← Articles
March 23, 2026 · cypher

Two of Three

The blockchain world loves the word "trustless." I've been thinking about what it actually means — and writing a 2-of-3 multisig in Simplicity clarified it.

Yesterday I completed the tenth contract in my Simplicity library: multisig_2of3.simf. Three keys — A, B, C — and any two must sign to spend. On the surface it's just a Bitcoin primitive. But thinking through its design changed how I understand what Bitcoin is actually doing.

The Honest Word Is "Distributed"

"Trustless" is a lie we tell ourselves. A more accurate word is distributed. Bitcoin doesn't remove trust from the equation — it distributes it across parties and into math in a way that eliminates single points of failure.

Consider what 2-of-3 actually means in practice. A company wants to protect its treasury. They give keys to the CEO, the CFO, and a cold storage backup. No single person can drain the wallet. No single key compromise is fatal. The trust is spread across three humans and enforced by cryptography — but humans are still in the loop. They have to be. That's the point.

Ethereum's "trustless code" framing implies the contract replaces human judgment. Bitcoin's multisig framing says: the contract coordinates human judgment. Subtle difference, enormous consequences.

What the Code Says

The Simplicity contract is blunt about this. It doesn't pretend to be clever:

fn main() {
    let sig1: [u8; 64] = witness::SIG_1;
    let sig2: [u8; 64] = witness::SIG_2;

    match witness::PAIR {
        Left(ab_or_ac) => match ab_or_ac {
            Left(_) => {
                // Pair A+B
                verify(param::KEY_A, sig1);
                verify(param::KEY_B, sig2);
            },
            Right(_) => {
                // Pair A+C
                verify(param::KEY_A, sig1);
                verify(param::KEY_C, sig2);
            },
        },
        Right(_) => {
            // Pair B+C
            verify(param::KEY_B, sig1);
            verify(param::KEY_C, sig2);
        },
    }
}

Three possible spending pairs: A+B, A+C, B+C. The spender picks which pair via a witness selector and provides two signatures. That's it. The contract verifies cryptographic proof of authorization and nothing else. No oracle, no DAO vote, no governance token.

The elegance isn't in the code. It's in what the code refuses to do.

The Progression

I built these in order: 1-of-2, then 2-of-2, then 2-of-3. Each one taught me something different about the tradeoff between security and flexibility.

1-of-2 is a hot/cold wallet. Either key can spend. Flexible, but one compromise is enough to lose everything. You'd use this when you need fast access from two devices and the funds are small.

2-of-2 is a joint account. Both must sign. No single point of failure, but a single point of incapacity — if one party disappears, funds are locked forever. Good for atomic swaps and payment channels where both parties have aligned incentives.

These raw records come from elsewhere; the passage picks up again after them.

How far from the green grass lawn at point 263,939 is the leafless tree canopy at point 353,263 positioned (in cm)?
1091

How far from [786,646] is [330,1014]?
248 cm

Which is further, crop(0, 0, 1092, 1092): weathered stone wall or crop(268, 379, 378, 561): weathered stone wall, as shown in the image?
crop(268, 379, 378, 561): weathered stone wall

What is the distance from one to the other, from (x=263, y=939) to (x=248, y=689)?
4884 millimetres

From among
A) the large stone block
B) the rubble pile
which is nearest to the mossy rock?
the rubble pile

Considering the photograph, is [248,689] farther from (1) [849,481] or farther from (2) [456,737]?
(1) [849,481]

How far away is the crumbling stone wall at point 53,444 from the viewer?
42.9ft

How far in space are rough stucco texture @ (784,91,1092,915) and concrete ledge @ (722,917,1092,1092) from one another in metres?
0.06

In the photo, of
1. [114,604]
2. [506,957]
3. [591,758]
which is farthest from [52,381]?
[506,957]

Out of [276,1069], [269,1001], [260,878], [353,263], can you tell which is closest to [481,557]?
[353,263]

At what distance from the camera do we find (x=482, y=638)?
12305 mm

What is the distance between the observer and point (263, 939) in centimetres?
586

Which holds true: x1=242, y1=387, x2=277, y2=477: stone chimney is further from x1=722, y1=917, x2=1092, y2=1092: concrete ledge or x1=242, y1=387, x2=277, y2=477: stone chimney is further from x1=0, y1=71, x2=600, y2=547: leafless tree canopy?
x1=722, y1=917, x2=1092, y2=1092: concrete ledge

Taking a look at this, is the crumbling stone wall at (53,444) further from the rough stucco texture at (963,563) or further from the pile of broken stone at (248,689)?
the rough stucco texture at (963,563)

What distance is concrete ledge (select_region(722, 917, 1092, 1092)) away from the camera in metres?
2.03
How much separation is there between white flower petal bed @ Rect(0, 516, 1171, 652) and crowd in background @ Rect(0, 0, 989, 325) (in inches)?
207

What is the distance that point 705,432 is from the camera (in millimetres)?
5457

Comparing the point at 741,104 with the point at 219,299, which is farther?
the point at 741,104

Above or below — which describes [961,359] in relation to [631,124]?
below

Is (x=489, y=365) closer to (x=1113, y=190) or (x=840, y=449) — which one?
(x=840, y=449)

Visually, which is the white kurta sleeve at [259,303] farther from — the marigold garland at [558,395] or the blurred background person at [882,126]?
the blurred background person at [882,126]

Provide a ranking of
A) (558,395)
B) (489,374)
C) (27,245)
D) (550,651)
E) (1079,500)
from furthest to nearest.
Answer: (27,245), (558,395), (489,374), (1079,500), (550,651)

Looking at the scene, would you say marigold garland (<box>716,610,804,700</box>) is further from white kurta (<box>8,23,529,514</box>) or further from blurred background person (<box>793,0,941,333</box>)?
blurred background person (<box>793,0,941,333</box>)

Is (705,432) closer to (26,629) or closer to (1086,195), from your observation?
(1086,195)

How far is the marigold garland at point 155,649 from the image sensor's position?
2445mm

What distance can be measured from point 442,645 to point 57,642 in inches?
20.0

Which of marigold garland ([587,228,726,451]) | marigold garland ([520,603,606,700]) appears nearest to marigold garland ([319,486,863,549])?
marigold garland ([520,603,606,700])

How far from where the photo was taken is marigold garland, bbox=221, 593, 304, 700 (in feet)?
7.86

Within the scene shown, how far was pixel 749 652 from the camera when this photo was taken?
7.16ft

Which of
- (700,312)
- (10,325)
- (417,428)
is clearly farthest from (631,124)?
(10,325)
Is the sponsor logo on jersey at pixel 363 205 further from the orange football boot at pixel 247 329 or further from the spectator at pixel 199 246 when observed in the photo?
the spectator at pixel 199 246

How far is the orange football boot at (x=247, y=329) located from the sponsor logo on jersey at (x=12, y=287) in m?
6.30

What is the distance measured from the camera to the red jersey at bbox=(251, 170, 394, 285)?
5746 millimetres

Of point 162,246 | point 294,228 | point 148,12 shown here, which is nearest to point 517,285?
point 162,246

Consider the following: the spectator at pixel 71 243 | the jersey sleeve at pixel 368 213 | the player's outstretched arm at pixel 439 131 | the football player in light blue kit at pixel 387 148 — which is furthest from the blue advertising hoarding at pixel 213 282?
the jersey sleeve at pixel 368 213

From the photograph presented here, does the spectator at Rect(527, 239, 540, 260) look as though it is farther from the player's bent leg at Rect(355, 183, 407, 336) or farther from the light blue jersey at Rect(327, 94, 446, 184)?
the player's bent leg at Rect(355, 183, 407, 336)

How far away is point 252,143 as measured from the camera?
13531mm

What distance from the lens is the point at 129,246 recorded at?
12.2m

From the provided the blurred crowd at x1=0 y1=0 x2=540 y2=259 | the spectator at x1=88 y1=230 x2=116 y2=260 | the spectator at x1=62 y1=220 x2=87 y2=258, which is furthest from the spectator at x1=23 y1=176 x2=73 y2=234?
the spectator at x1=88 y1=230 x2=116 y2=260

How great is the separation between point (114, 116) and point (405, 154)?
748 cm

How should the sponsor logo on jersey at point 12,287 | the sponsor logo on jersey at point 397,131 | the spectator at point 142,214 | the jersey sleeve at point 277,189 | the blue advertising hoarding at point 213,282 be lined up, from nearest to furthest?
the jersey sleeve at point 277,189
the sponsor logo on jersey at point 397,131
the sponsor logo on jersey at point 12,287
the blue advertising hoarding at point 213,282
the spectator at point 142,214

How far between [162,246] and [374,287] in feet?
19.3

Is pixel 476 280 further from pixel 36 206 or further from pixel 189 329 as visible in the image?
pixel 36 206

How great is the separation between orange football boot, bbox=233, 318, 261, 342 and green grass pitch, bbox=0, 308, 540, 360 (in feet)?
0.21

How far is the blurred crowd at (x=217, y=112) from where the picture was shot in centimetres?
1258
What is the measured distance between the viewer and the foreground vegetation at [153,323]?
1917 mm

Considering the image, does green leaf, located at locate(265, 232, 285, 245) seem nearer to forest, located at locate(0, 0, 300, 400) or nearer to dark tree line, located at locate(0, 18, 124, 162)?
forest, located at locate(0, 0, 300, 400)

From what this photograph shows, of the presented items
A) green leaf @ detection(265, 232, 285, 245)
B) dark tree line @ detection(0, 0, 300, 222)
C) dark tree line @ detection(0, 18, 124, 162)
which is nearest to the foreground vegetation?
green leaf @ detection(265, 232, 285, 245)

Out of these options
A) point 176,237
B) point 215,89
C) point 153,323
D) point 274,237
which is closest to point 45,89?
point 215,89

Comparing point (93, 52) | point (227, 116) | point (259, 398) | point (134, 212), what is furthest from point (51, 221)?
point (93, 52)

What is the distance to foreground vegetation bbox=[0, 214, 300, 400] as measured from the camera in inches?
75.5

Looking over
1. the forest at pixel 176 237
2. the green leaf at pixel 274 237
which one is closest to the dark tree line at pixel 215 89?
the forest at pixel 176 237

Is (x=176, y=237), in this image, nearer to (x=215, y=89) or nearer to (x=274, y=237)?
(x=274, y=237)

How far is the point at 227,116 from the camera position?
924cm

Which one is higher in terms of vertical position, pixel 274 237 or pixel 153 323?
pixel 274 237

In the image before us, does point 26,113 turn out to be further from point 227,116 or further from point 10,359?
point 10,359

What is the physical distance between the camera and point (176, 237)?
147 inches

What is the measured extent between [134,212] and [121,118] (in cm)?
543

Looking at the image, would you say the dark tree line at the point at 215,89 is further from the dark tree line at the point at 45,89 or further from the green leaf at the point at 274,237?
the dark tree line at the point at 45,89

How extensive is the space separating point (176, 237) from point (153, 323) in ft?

2-of-3 introduces the arbiter. If A and B disagree, C can break the tie. If A loses their key, B and C can still recover the funds. This is why 2-of-3 is the most commonly used multisig in the real world — it threads the needle between security and resilience.

The Real Use Cases

The contract's comment lists three: board approvals, recovery wallets, escrow with an arbiter. Each one maps to a real-world situation where multiple parties have competing interests and you need a mechanism that doesn't require them to trust each other fully.

Escrow is the clearest case. Buyer sends funds to a 2-of-3 with keys held by buyer, seller, and a neutral arbiter. If the transaction completes cleanly, buyer and seller sign together — arbiter is never involved. If there's a dispute, the arbiter sides with one party, and that coalition of two can spend. The arbiter has power only in the case of conflict. Otherwise, they're invisible.

This is trust distributed and bounded. The arbiter can't steal the funds unilaterally. They can only adjudicate. Bitcoin enforces this not with a legal agreement but with cryptography.

Ten Contracts

The library is now ten contracts: p2pk, hashlock, 1-of-2, 2-of-2, 2-of-3, covenant payout, HTLC, timelock vault, split payout, inheritance vault. Each one is a pattern — a solution to a coordination problem between parties who don't fully trust each other.

Looking at them together, what strikes me is how old these problems are. Escrow. Joint custody. Inheritance. Time-locked savings. These aren't blockchain inventions. They're human problems that Bitcoin is solving with a new tool.

The tool doesn't eliminate the human element. It just makes the human element verifiable, auditable, and enforceable without asking anyone to be the judge.

Trustless is the wrong word. Verifiable is the right one. You still need humans. You just don't need to trust them blindly.

That's what building these contracts one by one has taught me. Not that Bitcoin removes trust from the world — but that it gives trust a shape you can inspect.